Stored data entries
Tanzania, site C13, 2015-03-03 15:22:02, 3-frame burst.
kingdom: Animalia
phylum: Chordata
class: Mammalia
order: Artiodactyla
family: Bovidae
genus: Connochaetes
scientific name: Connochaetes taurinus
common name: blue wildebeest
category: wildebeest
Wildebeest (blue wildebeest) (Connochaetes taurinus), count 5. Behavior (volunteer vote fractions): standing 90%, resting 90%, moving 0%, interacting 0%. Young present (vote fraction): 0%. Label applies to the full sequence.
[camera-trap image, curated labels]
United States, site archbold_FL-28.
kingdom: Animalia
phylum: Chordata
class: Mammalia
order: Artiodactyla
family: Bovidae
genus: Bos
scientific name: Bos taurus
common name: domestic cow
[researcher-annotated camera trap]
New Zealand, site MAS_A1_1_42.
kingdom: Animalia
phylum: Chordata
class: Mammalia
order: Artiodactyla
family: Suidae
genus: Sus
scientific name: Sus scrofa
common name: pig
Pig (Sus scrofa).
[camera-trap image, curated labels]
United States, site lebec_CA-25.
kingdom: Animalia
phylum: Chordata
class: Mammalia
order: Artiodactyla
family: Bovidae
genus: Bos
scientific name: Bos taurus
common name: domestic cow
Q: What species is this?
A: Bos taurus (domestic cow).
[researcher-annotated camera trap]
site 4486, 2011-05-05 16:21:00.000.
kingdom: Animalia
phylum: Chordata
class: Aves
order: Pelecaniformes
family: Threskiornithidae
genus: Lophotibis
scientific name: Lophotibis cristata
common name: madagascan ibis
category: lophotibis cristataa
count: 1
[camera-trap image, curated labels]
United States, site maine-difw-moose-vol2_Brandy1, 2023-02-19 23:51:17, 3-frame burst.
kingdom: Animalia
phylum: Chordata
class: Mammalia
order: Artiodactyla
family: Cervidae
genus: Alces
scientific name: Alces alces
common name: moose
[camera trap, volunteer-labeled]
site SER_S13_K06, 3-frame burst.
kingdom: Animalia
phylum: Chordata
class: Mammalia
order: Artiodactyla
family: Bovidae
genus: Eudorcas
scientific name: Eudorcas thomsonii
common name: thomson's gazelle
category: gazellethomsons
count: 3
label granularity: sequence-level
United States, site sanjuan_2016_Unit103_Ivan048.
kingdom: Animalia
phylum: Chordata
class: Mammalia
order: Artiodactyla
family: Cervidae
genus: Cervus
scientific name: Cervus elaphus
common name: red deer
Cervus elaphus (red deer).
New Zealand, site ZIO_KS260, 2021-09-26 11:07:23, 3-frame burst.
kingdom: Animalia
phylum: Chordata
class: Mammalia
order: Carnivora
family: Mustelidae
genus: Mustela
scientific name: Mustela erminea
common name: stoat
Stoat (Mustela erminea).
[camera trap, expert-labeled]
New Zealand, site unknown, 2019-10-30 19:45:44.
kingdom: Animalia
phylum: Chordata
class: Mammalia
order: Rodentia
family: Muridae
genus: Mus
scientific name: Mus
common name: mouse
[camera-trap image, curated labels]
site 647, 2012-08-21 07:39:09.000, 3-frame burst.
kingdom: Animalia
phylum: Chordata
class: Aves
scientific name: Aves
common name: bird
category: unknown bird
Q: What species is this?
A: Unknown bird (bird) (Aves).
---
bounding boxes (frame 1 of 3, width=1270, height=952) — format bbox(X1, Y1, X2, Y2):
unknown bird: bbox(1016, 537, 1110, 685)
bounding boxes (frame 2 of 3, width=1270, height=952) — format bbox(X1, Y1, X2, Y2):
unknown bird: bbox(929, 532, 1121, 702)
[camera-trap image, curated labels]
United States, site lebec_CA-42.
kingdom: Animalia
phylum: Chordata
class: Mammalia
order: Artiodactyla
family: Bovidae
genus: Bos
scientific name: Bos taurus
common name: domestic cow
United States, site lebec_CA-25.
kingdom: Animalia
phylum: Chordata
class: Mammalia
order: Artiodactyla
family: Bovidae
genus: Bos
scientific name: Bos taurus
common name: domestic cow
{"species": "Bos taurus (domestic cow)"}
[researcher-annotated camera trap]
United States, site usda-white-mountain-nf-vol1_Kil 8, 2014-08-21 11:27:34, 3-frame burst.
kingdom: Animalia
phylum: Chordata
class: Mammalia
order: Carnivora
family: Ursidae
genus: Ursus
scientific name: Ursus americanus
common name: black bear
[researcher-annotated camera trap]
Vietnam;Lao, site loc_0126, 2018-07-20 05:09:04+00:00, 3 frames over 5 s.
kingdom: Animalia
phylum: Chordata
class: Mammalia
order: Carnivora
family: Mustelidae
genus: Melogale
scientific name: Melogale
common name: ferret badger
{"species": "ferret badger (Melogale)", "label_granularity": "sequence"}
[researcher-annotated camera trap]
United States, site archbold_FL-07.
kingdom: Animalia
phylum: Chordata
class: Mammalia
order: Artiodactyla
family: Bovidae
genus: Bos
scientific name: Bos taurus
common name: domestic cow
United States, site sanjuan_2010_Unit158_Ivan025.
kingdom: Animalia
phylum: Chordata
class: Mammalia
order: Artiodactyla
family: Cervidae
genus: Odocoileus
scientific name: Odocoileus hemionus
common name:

▶ **What is needed**: All the records, from the first line to the last: repeat them exactly.

▶ **Result of the task**:
Tanzania, site C13, 2015-03-03 15:22:02, 3-frame burst.
kingdom: Animalia
phylum: Chordata
class: Mammalia
order: Artiodactyla
family: Bovidae
genus: Connochaetes
scientific name: Connochaetes taurinus
common name: blue wildebeest
category: wildebeest
Wildebeest (blue wildebeest) (Connochaetes taurinus), count 5. Behavior (volunteer vote fractions): standing 90%, resting 90%, moving 0%, interacting 0%. Young present (vote fraction): 0%. Label applies to the full sequence.
[camera-trap image, curated labels]
United States, site archbold_FL-28.
kingdom: Animalia
phylum: Chordata
class: Mammalia
order: Artiodactyla
family: Bovidae
genus: Bos
scientific name: Bos taurus
common name: domestic cow
[researcher-annotated camera trap]
New Zealand, site MAS_A1_1_42.
kingdom: Animalia
phylum: Chordata
class: Mammalia
order: Artiodactyla
family: Suidae
genus: Sus
scientific name: Sus scrofa
common name: pig
Pig (Sus scrofa).
[camera-trap image, curated labels]
United States, site lebec_CA-25.
kingdom: Animalia
phylum: Chordata
class: Mammalia
order: Artiodactyla
family: Bovidae
genus: Bos
scientific name: Bos taurus
common name: domestic cow
Q: What species is this?
A: Bos taurus (domestic cow).
[researcher-annotated camera trap]
site 4486, 2011-05-05 16:21:00.000.
kingdom: Animalia
phylum: Chordata
class: Aves
order: Pelecaniformes
family: Threskiornithidae
genus: Lophotibis
scientific name: Lophotibis cristata
common name: madagascan ibis
category: lophotibis cristataa
count: 1
[camera-trap image, curated labels]
United States, site maine-difw-moose-vol2_Brandy1, 2023-02-19 23:51:17, 3-frame burst.
kingdom: Animalia
phylum: Chordata
class: Mammalia
order: Artiodactyla
family: Cervidae
genus: Alces
scientific name: Alces alces
common name: moose
[camera trap, volunteer-labeled]
site SER_S13_K06, 3-frame burst.
kingdom: Animalia
phylum: Chordata
class: Mammalia
order: Artiodactyla
family: Bovidae
genus: Eudorcas
scientific name: Eudorcas thomsonii
common name: thomson's gazelle
category: gazellethomsons
count: 3
label granularity: sequence-level
United States, site sanjuan_2016_Unit103_Ivan048.
kingdom: Animalia
phylum: Chordata
class: Mammalia
order: Artiodactyla
family: Cervidae
genus: Cervus
scientific name: Cervus elaphus
common name: red deer
Cervus elaphus (red deer).
New Zealand, site ZIO_KS260, 2021-09-26 11:07:23, 3-frame burst.
kingdom: Animalia
phylum: Chordata
class: Mammalia
order: Carnivora
family: Mustelidae
genus: Mustela
scientific name: Mustela erminea
common name: stoat
Stoat (Mustela erminea).
[camera trap, expert-labeled]
New Zealand, site unknown, 2019-10-30 19:45:44.
kingdom: Animalia
phylum: Chordata
class: Mammalia
order: Rodentia
family: Muridae
genus: Mus
scientific name: Mus
common name: mouse
[camera-trap image, curated labels]
site 647, 2012-08-21 07:39:09.000, 3-frame burst.
kingdom: Animalia
phylum: Chordata
class: Aves
scientific name: Aves
common name: bird
category: unknown bird
Q: What species is this?
A: Unknown bird (bird) (Aves).
---
bounding boxes (frame 1 of 3, width=1270, height=952) — format bbox(X1, Y1, X2, Y2):
unknown bird: bbox(1016, 537, 1110, 685)
bounding boxes (frame 2 of 3, width=1270, height=952) — format bbox(X1, Y1, X2, Y2):
unknown bird: bbox(929, 532, 1121, 702)
[camera-trap image, curated labels]
United States, site lebec_CA-42.
kingdom: Animalia
phylum: Chordata
class: Mammalia
order: Artiodactyla
family: Bovidae
genus: Bos
scientific name: Bos taurus
common name: domestic cow
United States, site lebec_CA-25.
kingdom: Animalia
phylum: Chordata
class: Mammalia
order: Artiodactyla
family: Bovidae
genus: Bos
scientific name: Bos taurus
common name: domestic cow
{"species": "Bos taurus (domestic cow)"}
[researcher-annotated camera trap]
United States, site usda-white-mountain-nf-vol1_Kil 8, 2014-08-21 11:27:34, 3-frame burst.
kingdom: Animalia
phylum: Chordata
class: Mammalia
order: Carnivora
family: Ursidae
genus: Ursus
scientific name: Ursus americanus
common name: black bear
[researcher-annotated camera trap]
Vietnam;Lao, site loc_0126, 2018-07-20 05:09:04+00:00, 3 frames over 5 s.
kingdom: Animalia
phylum: Chordata
class: Mammalia
order: Carnivora
family: Mustelidae
genus: Melogale
scientific name: Melogale
common name: ferret badger
{"species": "ferret badger (Melogale)", "label_granularity": "sequence"}
[researcher-annotated camera trap]
United States, site archbold_FL-07.
kingdom: Animalia
phylum: Chordata
class: Mammalia
order: Artiodactyla
family: Bovidae
genus: Bos
scientific name: Bos taurus
common name: domestic cow
United States, site sanjuan_2010_Unit158_Ivan025.
kingdom: Animalia
phylum: Chordata
class: Mammalia
order: Artiodactyla
family: Cervidae
genus: Odocoileus
scientific name: Odocoileus hemionus
common name:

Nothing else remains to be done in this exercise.